5. Mr. Joshi on behalf of the appellants contends that in view of the fact that the document was inadmissible in evidence as being unregistered, the relationship of landlord and tenant between the parties could not be assumed, and, therefore, no decree for rent could be passed against these defendants. He contends further that a decree for use and occupation also could not be passed againstthese defendants because during the period for which compensation has been claimed, these defendants were not in occupation of the premises at all, and that the premises were really in occupation of defendants 4 and 5.

He relies upon a decision of the Nagpur High Court in Rajendra Singh v. Hulasdass, AIR 1945 Nag 69. We consider it unnecessary to discuss the decision on which reliance has been placed by the learned counsel for the appellants in view of the decision of the Supreme Court in Ram Kumar Das v. Jagdish Chandra Deo, AIR 1952 SC 23. Here admittedly these defendants had been let into occupation of the premises by the plaintiff and there was both privity of estate and privity of contract between them. There is also the other admitted fact that they advanced Rs. 15,000/- by way of rent to the plaintiff for period of six months. Thus a valid tenancy can be easily inferred on these circumstances even if the lease deed was inadmissible for want of registration.

As pointed out by Mukherjea J. in the case aforesaid, that where the defendant remained in possession of the land belonging to the plaintiff with the permission of the receiver, who represented the plaintiff's estate, and paid rent to the latter, a tenancy could be fairly presumed from these facts. There could be no doubt, therefore, that on the admitted facts of the case there was the relationship of landlord and tenant between these appellants and the plaintiff. That the rent was Rs. 2,500/- a month payable on account of use and occupation of the premises is also not in dispute. It has been admitted even by the defendants' own witnesses, for instance, Shri K. S. Ranawat (D. W. 4), Shri Shanker Lal (D. W. 5), and Kalu Ram, the defendant himself (D. W. 3).

6. The other contention of the learned counsel for the appellants is that in any event when the tenancy had passed on to the defendants 4 and 5, the court below was in error in passing a decree against the appellants. Unfortunately, the evidence does not support him on the point. The evidence merely shows that the appellants sub-let the tenancy to defendants 4 and 5, and that the plaintiff did not object or it may be even assumed consented to the sub-lease.

Under the law there was nothing to prevent the defendants who were lessees of the premises in question from sub-letting the same to the defendants 4 and 5; but there is nothing to show in the evidence that the plaintiff agreed thereby to relieve these defendants of their obligation to pay the rent to the plaintiff. Under Section 108, Clause (j), of the Transfer of Property Act, a lessee is entitled to sub-lease his tenancy, but that does not exempt him from the liability to pay rent for the lease.

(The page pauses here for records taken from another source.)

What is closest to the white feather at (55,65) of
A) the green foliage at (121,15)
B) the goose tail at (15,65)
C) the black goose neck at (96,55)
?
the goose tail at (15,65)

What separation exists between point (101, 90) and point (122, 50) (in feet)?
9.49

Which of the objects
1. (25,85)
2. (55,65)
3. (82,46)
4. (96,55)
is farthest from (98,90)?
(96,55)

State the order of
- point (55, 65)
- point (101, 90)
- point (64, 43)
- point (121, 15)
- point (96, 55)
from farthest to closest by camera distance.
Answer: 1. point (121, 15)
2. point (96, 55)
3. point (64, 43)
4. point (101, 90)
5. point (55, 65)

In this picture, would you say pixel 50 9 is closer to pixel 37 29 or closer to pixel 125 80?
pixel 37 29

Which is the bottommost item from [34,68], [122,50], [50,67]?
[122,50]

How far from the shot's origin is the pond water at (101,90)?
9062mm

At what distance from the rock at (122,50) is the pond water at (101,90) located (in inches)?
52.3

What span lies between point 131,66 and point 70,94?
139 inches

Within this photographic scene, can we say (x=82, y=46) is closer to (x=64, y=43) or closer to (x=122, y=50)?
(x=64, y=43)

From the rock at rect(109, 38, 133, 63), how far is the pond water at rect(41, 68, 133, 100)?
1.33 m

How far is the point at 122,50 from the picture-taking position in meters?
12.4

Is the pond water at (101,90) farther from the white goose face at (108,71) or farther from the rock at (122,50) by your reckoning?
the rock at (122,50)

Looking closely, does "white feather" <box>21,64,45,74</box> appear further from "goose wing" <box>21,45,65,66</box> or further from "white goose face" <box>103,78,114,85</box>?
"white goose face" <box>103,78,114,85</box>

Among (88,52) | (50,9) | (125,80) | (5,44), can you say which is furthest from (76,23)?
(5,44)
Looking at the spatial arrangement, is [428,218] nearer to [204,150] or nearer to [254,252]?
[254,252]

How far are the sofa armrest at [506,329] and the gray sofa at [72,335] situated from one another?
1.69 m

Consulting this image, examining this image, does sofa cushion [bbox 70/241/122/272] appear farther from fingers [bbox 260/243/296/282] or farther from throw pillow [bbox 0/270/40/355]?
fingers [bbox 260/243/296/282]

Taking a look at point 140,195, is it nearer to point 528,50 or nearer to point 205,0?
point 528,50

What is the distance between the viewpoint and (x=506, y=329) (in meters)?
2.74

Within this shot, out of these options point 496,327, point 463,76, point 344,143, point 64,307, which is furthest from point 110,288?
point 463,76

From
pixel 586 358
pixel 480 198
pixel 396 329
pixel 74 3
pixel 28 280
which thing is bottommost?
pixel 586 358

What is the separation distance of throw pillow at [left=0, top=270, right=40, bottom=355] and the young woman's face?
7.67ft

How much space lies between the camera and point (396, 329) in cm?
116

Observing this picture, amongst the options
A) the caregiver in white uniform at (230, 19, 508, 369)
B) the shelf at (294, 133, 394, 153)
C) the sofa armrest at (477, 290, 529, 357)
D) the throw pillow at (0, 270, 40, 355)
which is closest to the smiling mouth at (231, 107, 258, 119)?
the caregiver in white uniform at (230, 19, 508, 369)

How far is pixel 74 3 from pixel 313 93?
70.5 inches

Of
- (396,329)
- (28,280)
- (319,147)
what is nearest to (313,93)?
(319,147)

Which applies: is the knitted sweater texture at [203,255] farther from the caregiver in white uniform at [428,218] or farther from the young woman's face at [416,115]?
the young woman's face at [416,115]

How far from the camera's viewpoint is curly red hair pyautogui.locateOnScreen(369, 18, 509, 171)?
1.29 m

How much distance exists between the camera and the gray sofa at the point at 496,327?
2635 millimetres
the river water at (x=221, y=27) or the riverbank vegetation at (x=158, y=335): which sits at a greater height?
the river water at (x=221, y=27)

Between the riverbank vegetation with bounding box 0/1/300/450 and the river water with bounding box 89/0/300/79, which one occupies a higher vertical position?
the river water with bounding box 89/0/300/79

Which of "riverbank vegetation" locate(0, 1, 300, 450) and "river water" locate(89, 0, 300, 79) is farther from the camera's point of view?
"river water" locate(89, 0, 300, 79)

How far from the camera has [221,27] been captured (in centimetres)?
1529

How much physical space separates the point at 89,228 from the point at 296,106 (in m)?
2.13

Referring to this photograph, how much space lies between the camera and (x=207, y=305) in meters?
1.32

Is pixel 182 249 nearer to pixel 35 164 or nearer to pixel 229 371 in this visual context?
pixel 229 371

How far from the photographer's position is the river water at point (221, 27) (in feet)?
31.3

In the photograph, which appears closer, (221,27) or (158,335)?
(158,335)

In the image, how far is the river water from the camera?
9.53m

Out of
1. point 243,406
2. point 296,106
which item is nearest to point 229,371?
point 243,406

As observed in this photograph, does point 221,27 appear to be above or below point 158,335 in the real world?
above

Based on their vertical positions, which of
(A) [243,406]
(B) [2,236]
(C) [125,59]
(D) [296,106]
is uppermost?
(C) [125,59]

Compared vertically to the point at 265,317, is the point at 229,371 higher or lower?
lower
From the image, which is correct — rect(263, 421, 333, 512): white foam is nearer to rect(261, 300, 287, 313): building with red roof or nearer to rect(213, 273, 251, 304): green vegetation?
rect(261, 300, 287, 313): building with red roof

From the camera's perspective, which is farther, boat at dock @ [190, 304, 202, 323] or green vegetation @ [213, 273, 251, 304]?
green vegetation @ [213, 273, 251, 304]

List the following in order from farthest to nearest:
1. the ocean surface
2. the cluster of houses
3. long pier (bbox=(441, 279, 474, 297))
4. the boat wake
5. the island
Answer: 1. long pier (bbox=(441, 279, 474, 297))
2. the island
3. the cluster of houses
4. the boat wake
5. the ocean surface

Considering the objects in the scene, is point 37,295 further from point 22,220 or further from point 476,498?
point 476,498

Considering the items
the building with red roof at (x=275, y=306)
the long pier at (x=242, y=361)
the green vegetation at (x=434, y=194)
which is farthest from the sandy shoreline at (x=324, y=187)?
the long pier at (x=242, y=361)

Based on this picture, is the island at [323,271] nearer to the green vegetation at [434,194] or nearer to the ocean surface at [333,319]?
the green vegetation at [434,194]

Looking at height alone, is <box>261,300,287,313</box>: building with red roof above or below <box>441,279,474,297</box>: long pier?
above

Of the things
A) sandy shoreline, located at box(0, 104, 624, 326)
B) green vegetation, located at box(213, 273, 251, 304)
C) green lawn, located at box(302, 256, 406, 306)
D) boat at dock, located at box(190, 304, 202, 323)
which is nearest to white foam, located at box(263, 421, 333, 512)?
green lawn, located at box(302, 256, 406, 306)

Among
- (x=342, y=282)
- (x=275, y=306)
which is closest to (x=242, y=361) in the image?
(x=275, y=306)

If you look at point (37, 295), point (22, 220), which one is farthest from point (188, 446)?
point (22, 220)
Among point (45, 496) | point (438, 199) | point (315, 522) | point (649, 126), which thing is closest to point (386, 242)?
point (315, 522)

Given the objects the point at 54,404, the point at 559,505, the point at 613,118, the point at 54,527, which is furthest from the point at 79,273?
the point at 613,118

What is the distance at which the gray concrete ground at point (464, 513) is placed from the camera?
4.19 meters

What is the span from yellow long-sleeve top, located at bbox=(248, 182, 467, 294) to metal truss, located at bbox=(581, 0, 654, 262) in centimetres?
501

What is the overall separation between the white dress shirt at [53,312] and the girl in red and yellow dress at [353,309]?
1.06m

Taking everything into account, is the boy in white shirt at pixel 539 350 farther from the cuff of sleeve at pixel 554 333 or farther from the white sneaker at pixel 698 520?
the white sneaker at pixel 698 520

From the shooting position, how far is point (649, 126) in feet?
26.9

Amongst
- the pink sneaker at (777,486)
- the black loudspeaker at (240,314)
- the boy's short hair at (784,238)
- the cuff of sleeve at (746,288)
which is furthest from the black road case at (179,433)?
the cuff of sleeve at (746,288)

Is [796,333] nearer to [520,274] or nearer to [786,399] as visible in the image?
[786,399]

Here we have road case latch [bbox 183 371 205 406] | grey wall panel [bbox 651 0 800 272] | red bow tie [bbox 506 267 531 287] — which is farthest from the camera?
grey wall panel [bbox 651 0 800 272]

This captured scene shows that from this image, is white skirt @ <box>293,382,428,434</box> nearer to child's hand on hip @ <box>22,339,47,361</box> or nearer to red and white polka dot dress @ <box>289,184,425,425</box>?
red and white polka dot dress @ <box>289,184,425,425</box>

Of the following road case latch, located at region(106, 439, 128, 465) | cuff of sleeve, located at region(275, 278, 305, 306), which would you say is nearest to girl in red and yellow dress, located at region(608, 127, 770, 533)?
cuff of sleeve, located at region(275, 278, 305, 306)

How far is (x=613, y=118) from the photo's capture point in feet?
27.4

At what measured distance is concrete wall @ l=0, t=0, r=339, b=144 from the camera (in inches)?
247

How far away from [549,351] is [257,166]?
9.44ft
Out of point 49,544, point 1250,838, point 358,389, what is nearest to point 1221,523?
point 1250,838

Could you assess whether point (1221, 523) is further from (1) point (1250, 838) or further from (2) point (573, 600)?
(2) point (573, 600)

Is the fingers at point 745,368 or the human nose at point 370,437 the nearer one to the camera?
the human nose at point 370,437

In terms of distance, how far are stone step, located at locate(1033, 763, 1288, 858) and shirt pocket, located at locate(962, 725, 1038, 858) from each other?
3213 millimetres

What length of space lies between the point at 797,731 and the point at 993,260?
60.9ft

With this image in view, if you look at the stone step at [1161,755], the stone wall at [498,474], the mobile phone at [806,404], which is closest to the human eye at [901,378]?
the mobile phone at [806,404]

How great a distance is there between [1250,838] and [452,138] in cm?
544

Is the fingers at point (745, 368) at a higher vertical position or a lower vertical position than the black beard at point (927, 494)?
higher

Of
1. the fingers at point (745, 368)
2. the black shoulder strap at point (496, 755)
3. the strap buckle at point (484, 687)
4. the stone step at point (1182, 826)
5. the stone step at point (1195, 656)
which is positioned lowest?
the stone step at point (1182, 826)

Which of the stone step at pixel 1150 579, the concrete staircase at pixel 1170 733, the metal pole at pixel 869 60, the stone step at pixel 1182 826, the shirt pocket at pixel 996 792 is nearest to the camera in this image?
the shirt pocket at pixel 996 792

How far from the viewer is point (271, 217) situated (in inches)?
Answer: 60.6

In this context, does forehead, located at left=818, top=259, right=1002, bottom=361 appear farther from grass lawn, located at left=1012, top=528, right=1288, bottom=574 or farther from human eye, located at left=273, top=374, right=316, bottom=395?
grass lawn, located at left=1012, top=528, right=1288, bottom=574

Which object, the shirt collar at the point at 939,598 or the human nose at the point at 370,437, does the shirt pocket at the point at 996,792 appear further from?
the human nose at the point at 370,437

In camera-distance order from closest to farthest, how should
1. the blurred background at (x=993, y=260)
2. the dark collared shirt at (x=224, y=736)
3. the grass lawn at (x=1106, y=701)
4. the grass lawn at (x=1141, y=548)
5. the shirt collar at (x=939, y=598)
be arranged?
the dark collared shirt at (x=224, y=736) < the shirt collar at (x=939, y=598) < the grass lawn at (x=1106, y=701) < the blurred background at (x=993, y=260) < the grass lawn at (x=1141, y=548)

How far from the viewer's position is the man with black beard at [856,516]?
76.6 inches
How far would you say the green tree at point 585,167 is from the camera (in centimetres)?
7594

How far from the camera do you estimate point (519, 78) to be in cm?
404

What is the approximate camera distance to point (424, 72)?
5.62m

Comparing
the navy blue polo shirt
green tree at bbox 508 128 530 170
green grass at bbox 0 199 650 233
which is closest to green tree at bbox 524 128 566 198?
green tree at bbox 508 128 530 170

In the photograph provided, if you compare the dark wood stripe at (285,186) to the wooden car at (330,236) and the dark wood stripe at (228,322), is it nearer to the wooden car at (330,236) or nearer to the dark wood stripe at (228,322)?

In trie circumstances, we are unable to find any substance in the contention of Mr. Joshi that defendants 4 and 5 alone should have been liable for the payment of rent and not these defendants. It has not been shown that there was any out and out assignment in favour of defendants 4 and 5 so as to throw the burden of the liability upon them. There is no document in support of any such plea. We accordingly think that the decree of the court below should be affirmed and the appeal dis-missed. The lower court appears to have passed a decree for use and occupation which was of course clearly erroneous; but the amount decreed is at the admitted rate of rent, viz., Rs. 2,500/- a month for the period in claim. Therefore, it does not make any material difference so far as the decree itself is concerned.

7. The appeal is accordingly dismissed withcosts.